= John Swift (barrister) =

British barrister

John Swift KC is an English barrister and a leading authority on competition law. Born on 11 July 1940, he was called to the English bar in 1965 and took silk (became a Queen's Counsel) in 1981. He became a Bencher of the Inner Temple in 1992.

== Rail regulation ==
From 1 December 1993 until 30 November 1998, Swift was Rail Regulator and International Rail Regulator, having been appointed to those posts by Conservative politician and Secretary of State for Transport John MacGregor.

In that time, the structure of the British railway industry was radically altered in preparation for privatisation, using powers under the Railways Act 1993. The industry was privatised in the period 1995–1997.
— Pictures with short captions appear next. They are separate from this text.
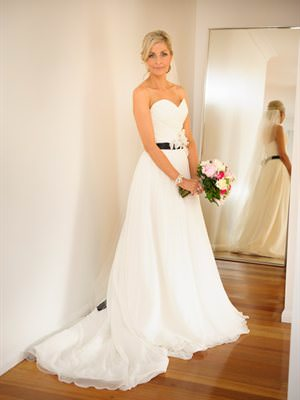 Maggie Sottero – Size 6  dress | Second hand wedding dresses Windsor - 2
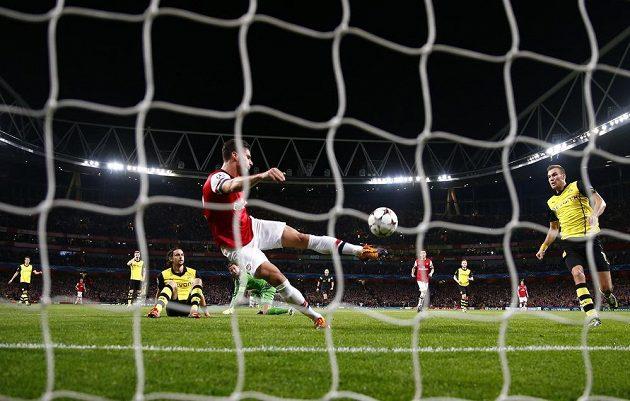 Olivier Giroud z Arsenalu střílí vyrovnávací gól na 1:1 v utkání LM s Dortmundem.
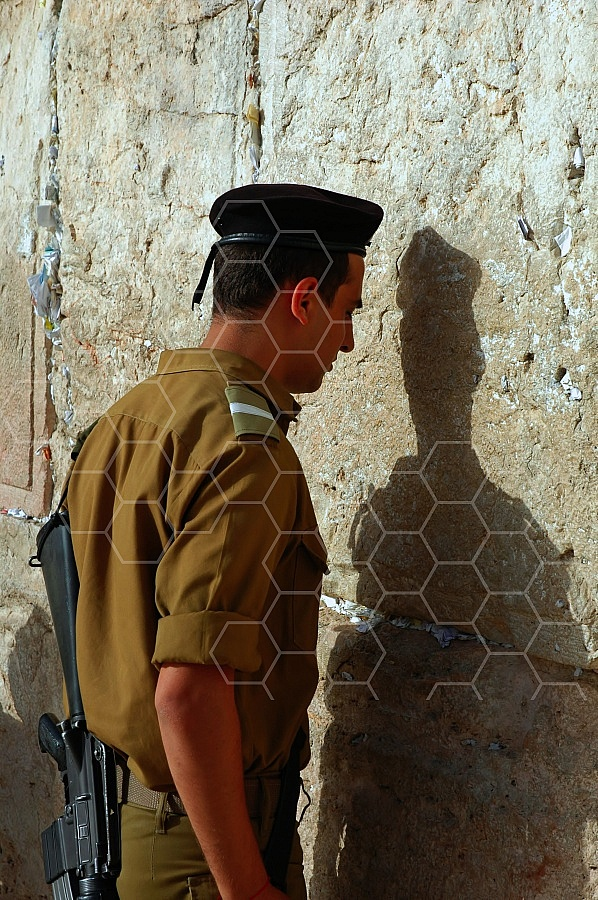 Kotel Soldier Praying 0018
The most controversial part of the privatisation was the June 1996 flotation on the London stock exchange of Railtrack, the owner and operator of the national railway infrastructure network. Railtrack was severely criticised for its poor stewardship of the national railway network, and some observers also criticised Swift for what some saw as an excessively light touch in regulating a company which was malfunctioning in many ways. A year after the Hatfield rail crash on 17 October 2000, caused by a broken rail, Railtrack collapsed in highly controversial circumstances which led, eventually, to the resignation as Transport Secretary of Stephen Byers, Prescott's successor.
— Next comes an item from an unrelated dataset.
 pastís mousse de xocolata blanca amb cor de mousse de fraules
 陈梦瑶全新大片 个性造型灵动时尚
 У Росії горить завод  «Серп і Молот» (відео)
Swift's role and behaviour were critical to the successful privatisation of Railtrack and the rest of the industry. If he had been hostile to the process, it would not have been completed.

Upon the change of British government on 2 May 1997, Swift's chances of being reappointed as Rail Regulator diminished, and when Deputy Prime Minister John Prescott MP announced at the September 1998 Labour Party conference that he intended to carry out a 'spring clean of the regulators', Swift knew his days were numbered. He was succeeded as Rail Regulator by Chris Bolt (December 1998 – July 1999) and then by Tom Winsor (July 1999 – July 2004).

Swift received no national honour or recognition for his public service as Rail Regulator, a slight which some observers deprecated as unnecessary and inappropriate, given his long and distinguished service to competition law and industry reorganisation and privatisation.

== Return to the English bar ==
Swift returned to private practice at the Bar, and became head of Monckton Chambers, a leading set of competition law chambers, until July 2001. He was in full-time practice as a member of Monckton Chambers from 1967 to 1992 and from January 1999 until July 2013.

In 2009, Swift became a panel member of the Co-operation and Competition Panel established by the Department of Health to administer the principles and rules for co-operation and competition for NHS funded services.

In April 2014, Ofgem announced Swift's appointment as the chairman of its new Enforcement Decision Panel. In its press release at the time, Ofgem said: "The Enforcement Decision Panel will bring a wealth of experience to the table and help Ofgem as we continue in our role to protect current and future consumers". In the same month, Monitor, the health service regulator, following the dissolution of the Co-operation and Competition Panel, of which Swift had been a member since 2009, continued his appointment in a new role as an expert adviser of the Board of Monitor and to its Co-operation and Competition Executive.